Once the network is up, yes, I can see your computer, depending on what privileges you have set (and what compromised software you've picked up. :-) )

There are ways to make us both happy.

1) Independent computer that *only* talks to the office. If you ask nicely, we might even give you one.

2) Thin clients. Right now, I have a mostly configured Wyse V90L right here. You plug it it, turn it on, it boots, connects to the VPN, runs VDM, and connects to the broker. You log it, you get your work desktop. Your computer? I never touch it. This makes us both very, very happy.

3) Virtual Machines. Get a VM player, like VMware Player. Run a VM that has the software you need to connect and work. That firewalls your machine from the company (and visa-versa). If your IT department has a clue*, they'll build a VM that you can use with VMPlayer or whatnot, and do all the hard work for you.

See -- it's not because we're bastards**, it's because we have to protect our side of the network, and we'd love to make sure you could protect your side of your network as well.

Talk to us. We'll help you get the right answer.***

*Holy shit, why didn't I think of this before? I know what I'm doing tomorrow!

** Okay, we are. But often, we're friendly bastards on your side.
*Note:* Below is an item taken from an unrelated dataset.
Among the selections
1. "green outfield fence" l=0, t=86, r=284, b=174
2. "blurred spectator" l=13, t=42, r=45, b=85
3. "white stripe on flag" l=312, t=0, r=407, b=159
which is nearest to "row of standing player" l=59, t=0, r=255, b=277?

Really.

*** Unless you have one of those all-dick all-the-time IT departments, in which case, I'm sorry, we're not all like that.
posted by eriko at 5:30 PM on October 1, 2008 [2 favorites]


Ha! Thanks for that answer - we contracted our IT work out and the incentive for most of the front line IT people is to close whatever "ticket" they had to open when you called them - not necessarily to fix your problem. It's basically a matter of finding the people further up the chain who know what they're doing - and then hoping that someone even further up gave them the authority to actually fix the problem.

Anyway - sounds like I might just have to go w/ the dedicated extra laptop for work and then try to isolate it as much as possible from the rest of the machines on the home network.
posted by Mirandala at 5:43 PM on October 1, 2008


I will disagree with wongcorgi, who said, "As I understand it, when you go thru a VPN, all traffic gets redirected thru that connection."

This may be true, but not necessarily. It depends on how your VPN is configured. For instance, I use the VPN facility built into Mac OS X to connect to my corporate network. The way it is configured, when the VPN is connected, any traffic directed to the corporate intranet goes through the VPN. Any network traffic that hits the plain ole internet (google.com, for instance) routes through my home ISP as usual.

If you are wise in the way of traceroute, you can test how your particular corporate VPN solution works.